Major Turning Points in America’s History of Electricity
Now that you know about the people who were involved with the history of electricity, you’ll also want to put this together based on the timeline of major events that helped us make electricity as we know it today. These events include:
- In 1893 the Columbian Exposition in Chicago displayed recent inventions from the history of electricity – including 5,000 arc lights, 90,000 incandescent lamps, three cranes, water fountains, a moving sidewalk, elevators, and General Electric’s street car.
- In 1901 the Pan-American Exposition was held in Buffalo, NY showcasing the history of electricity as its theme. Displays included a 400-foot tall electric tower, 40,000 lights, and an “Electricity Building” featuring lots of electrical appliances.
- General Electric and Westinghouse became the two largest electrical companies in history. Smaller electricity companies also started springing up. However, it was General Electric and Westinghouse that played the largest role in the history of electricity with their use of fossil fuel combustion and steam.
Growth Throughout the History of Electricity
Throughout the first 30 years of the twentieth-century electricity’s demand grew by 12% yearly.

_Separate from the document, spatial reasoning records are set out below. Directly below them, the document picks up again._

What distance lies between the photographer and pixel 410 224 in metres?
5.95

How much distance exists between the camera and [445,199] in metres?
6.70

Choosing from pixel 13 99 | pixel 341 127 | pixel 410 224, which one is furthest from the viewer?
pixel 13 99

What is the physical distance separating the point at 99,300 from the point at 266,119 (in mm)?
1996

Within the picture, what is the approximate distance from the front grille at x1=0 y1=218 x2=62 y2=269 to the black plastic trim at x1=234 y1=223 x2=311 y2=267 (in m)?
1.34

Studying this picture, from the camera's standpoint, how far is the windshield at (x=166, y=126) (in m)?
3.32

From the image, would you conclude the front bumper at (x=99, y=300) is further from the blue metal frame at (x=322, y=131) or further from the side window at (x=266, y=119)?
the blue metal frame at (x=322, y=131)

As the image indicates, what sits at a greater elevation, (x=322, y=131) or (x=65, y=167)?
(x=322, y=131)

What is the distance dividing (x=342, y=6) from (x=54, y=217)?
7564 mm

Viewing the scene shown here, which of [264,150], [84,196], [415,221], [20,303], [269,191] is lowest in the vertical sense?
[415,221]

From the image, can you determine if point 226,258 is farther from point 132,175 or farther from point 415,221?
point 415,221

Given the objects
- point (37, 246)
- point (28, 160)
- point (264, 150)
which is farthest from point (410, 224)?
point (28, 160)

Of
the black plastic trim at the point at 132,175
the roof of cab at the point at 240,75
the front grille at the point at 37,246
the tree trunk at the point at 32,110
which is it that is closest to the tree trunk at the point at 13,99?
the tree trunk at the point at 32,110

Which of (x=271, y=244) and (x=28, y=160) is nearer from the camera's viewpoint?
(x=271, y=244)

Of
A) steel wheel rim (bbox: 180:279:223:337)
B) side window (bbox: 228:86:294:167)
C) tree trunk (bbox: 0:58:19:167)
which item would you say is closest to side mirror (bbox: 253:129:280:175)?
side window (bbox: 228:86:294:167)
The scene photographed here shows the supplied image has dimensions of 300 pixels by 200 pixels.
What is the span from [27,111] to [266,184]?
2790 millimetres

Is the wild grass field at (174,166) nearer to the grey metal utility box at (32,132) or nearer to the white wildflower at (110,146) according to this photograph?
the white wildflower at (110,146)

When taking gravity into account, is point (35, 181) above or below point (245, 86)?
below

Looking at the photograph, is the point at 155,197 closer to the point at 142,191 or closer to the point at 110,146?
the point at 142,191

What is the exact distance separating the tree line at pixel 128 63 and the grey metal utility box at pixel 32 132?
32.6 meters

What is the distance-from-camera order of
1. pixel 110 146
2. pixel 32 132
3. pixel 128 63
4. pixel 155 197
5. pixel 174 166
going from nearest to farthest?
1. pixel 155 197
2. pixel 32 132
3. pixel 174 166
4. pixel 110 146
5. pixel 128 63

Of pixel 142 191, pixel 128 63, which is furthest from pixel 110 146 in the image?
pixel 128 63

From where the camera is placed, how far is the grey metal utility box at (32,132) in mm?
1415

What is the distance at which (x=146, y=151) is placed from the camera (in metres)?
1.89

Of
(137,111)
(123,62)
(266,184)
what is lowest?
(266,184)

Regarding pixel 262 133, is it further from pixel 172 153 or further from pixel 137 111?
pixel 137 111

We’re still making history today, because we’re now implementing renewable sources that supply us with the electricity that we need. Many people are also using solar power, hydropower, and wind power – all of which are other ways that we’re creating the history of electricity. These new ways of creating power and electricity will also help protect our environment as well.
Although electricity was slow to catch on in America, it’s now a part of our daily existence that we don’t even think much about. Instead of fearing the electric current, now we feel as though we can’t live without it. This is the history of electricity as we know it today.